A bipartisan bill introduced in the Iowa Legislature Tuesday would upend a longstanding National Collegiate Athletic Association rule that prevented college athletes nationwide from earning money off their name, face and likeness.
Senate File 3058, introduced by Sen. Nate Boulton, D-Des Moines, and Sen. Brad Zaun, R-Urbandale, prohibits Iowa universities and colleges from penalizing student athletes for earning money using their likeness. Schools will have the option to require students to deposit some or all of the funds they earn into a trust fund until they are no longer able to participate in the athletic program.
For years, the NCAA prevented student athletes from profiting off of sponsorships or third-party deals, even if their faces and names were plastered on T-shirts and commercials. Instead, they were relegated to earning money from scholarships and small stipends.
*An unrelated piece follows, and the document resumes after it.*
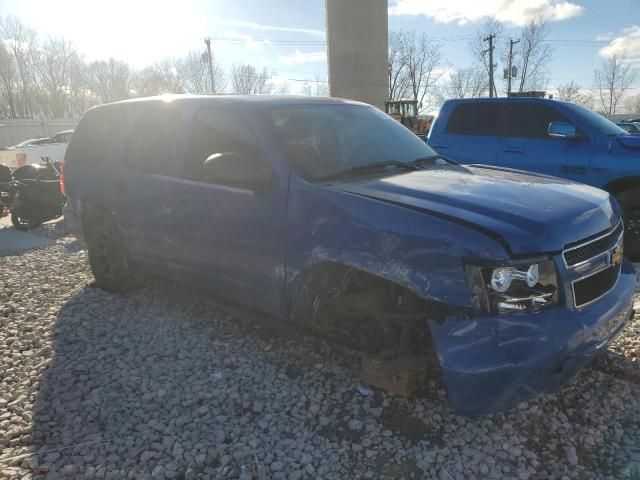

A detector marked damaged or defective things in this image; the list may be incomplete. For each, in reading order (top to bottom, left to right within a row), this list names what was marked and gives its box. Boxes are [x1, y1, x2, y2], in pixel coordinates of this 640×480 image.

damaged hood [336, 165, 620, 255]
broken headlight housing [464, 258, 560, 316]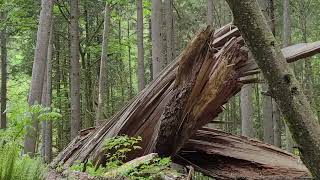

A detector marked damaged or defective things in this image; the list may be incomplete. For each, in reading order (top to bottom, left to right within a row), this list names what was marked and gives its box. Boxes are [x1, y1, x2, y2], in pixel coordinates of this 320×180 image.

The organization, which regulates student athletes, long vowed that students should focus on their studies, not just sports and earning a profit, according to the New York Times.
In October, the NCAA’s governing board voted to allow college athletes to get paid following pressure from lawmakers nationwide.
But the organization still needs to create its own rules and navigate federal laws before the change comes to fruition, according to the New York Times.
If the bill becomes law, it would take effect in 2023, giving Congress and the NCAA time to figure out their own rules.